→ EXERCISE BRIEF: Retype every item below without changing a single character.
>> start EXCERPTED RECORDS
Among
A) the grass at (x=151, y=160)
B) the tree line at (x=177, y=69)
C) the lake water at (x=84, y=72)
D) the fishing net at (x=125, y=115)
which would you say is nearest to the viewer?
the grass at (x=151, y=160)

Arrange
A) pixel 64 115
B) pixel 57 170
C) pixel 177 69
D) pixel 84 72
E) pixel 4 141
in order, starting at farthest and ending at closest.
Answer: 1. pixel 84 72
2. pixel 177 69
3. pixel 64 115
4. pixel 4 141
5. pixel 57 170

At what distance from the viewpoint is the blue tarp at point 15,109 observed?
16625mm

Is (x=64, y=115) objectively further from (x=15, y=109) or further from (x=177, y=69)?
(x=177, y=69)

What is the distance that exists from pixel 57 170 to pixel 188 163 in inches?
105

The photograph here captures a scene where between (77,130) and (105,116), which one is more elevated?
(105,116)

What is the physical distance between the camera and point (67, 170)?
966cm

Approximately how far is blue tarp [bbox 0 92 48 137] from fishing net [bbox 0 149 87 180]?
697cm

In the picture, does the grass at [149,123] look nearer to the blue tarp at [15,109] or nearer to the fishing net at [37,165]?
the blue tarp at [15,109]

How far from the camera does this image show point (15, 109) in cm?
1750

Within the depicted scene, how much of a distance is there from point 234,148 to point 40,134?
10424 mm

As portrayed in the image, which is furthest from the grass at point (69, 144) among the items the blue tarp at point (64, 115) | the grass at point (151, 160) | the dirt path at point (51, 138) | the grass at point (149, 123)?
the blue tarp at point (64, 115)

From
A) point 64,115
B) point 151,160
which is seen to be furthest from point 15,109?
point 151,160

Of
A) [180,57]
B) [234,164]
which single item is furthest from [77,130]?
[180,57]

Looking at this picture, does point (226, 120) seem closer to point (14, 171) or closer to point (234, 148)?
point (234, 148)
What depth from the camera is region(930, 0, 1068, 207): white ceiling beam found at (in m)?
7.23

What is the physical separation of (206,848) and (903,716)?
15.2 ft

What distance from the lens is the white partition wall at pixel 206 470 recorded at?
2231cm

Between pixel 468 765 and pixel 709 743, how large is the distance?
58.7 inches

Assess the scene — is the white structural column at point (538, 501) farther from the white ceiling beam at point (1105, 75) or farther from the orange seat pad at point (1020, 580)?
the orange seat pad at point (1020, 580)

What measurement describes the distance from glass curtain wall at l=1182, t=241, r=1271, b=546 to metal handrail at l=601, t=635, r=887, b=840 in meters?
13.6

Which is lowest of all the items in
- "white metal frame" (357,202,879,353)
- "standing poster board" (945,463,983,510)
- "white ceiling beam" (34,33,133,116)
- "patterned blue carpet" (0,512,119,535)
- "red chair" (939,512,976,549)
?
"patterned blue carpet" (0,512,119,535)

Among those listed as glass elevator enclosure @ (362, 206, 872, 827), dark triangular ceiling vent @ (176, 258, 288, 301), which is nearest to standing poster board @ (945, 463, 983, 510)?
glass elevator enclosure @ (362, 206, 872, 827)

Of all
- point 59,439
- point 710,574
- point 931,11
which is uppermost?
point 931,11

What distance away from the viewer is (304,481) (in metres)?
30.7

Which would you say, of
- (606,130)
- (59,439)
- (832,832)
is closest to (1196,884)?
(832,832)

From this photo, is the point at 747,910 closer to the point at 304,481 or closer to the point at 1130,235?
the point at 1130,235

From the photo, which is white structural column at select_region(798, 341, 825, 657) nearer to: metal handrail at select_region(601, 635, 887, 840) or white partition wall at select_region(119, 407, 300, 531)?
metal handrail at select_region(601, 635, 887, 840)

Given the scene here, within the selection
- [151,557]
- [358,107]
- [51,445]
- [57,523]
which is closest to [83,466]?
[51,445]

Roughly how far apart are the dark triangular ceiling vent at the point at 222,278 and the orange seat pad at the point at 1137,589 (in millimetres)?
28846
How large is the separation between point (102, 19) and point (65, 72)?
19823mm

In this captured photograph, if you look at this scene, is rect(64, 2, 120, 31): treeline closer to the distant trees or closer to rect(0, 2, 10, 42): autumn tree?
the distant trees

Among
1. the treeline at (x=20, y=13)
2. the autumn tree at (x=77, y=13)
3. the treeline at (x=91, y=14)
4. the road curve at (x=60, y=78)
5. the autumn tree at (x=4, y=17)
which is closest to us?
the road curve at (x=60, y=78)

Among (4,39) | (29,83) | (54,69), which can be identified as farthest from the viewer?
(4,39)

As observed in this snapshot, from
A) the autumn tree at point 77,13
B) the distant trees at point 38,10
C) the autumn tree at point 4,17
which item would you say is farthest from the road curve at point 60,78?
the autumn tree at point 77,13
>> end EXCERPTED RECORDS
→ THE RESPONSE:
Among
A) the grass at (x=151, y=160)
B) the tree line at (x=177, y=69)
C) the lake water at (x=84, y=72)
D) the fishing net at (x=125, y=115)
which would you say is nearest to the viewer?
the grass at (x=151, y=160)

Arrange
A) pixel 64 115
B) pixel 57 170
C) pixel 177 69
D) pixel 84 72
E) pixel 4 141
in order, starting at farthest and ending at closest.
Answer: 1. pixel 84 72
2. pixel 177 69
3. pixel 64 115
4. pixel 4 141
5. pixel 57 170

At what distance from the viewpoint is the blue tarp at point 15,109 observed?
16625mm

Is (x=64, y=115) objectively further from (x=15, y=109) or further from (x=177, y=69)?
(x=177, y=69)

What is the distance that exists from pixel 57 170 to pixel 188 163 in inches?
105

The photograph here captures a scene where between (77,130) and (105,116), which one is more elevated?
(105,116)

What is the physical distance between the camera and point (67, 170)?
966cm

Approximately how far is blue tarp [bbox 0 92 48 137] from fishing net [bbox 0 149 87 180]?
697cm

In the picture, does the grass at [149,123] look nearer to the blue tarp at [15,109] or nearer to the fishing net at [37,165]?
the blue tarp at [15,109]

How far from the camera does this image show point (15, 109) in cm?
1750

Within the depicted scene, how much of a distance is there from point 234,148 to point 40,134?
10424 mm

As portrayed in the image, which is furthest from the grass at point (69, 144) among the items the blue tarp at point (64, 115) | the grass at point (151, 160) | the dirt path at point (51, 138) | the grass at point (149, 123)?
the blue tarp at point (64, 115)

From
A) point 64,115
B) point 151,160
which is seen to be furthest from point 15,109?
point 151,160

Of
A) [180,57]
B) [234,164]
which single item is furthest from [77,130]?
[180,57]

Looking at this picture, does point (226, 120) seem closer to point (14, 171) or closer to point (234, 148)?
point (234, 148)
What depth from the camera is region(930, 0, 1068, 207): white ceiling beam found at (in m)?
7.23

What is the physical separation of (206,848) and (903,716)?
15.2 ft

What distance from the lens is the white partition wall at pixel 206 470 recorded at?
2231cm

Between pixel 468 765 and pixel 709 743, how large is the distance?
58.7 inches

Assess the scene — is the white structural column at point (538, 501) farther from the white ceiling beam at point (1105, 75) or farther from the orange seat pad at point (1020, 580)?
the orange seat pad at point (1020, 580)

What measurement describes the distance from glass curtain wall at l=1182, t=241, r=1271, b=546 to metal handrail at l=601, t=635, r=887, b=840 in meters?
13.6

Which is lowest of all the items in
- "white metal frame" (357,202,879,353)
- "standing poster board" (945,463,983,510)
- "white ceiling beam" (34,33,133,116)
- "patterned blue carpet" (0,512,119,535)
- "red chair" (939,512,976,549)
?
"patterned blue carpet" (0,512,119,535)

Among those listed as glass elevator enclosure @ (362, 206, 872, 827), dark triangular ceiling vent @ (176, 258, 288, 301), which is nearest to standing poster board @ (945, 463, 983, 510)?
glass elevator enclosure @ (362, 206, 872, 827)

Of all
- point 59,439
- point 710,574
- point 931,11
which is uppermost?
point 931,11

What distance away from the viewer is (304,481) (in metres)?
30.7

Which would you say, of
- (606,130)
- (59,439)
- (832,832)
is closest to (1196,884)?
(832,832)

From this photo, is the point at 747,910 closer to the point at 304,481 or closer to the point at 1130,235?
the point at 1130,235

From the photo, which is white structural column at select_region(798, 341, 825, 657) nearer to: metal handrail at select_region(601, 635, 887, 840) or white partition wall at select_region(119, 407, 300, 531)?
metal handrail at select_region(601, 635, 887, 840)

Given the scene here, within the selection
- [151,557]
- [358,107]
- [51,445]
- [57,523]
which is closest to [83,466]?
[51,445]

Roughly how far apart are the dark triangular ceiling vent at the point at 222,278 and the orange seat pad at the point at 1137,589 (in millimetres)?
28846
How large is the separation between point (102, 19) and point (65, 72)?
19823mm

In this captured photograph, if you look at this scene, is rect(64, 2, 120, 31): treeline closer to the distant trees or closer to rect(0, 2, 10, 42): autumn tree?
the distant trees

Among
1. the treeline at (x=20, y=13)
2. the autumn tree at (x=77, y=13)
3. the treeline at (x=91, y=14)
4. the road curve at (x=60, y=78)
5. the autumn tree at (x=4, y=17)
which is closest to us?
the road curve at (x=60, y=78)

Among (4,39) | (29,83) | (54,69), which can be identified as farthest from the viewer?
(4,39)

As observed in this snapshot, from
A) the autumn tree at point 77,13
B) the distant trees at point 38,10
C) the autumn tree at point 4,17
which item would you say is farthest from the road curve at point 60,78?
the autumn tree at point 77,13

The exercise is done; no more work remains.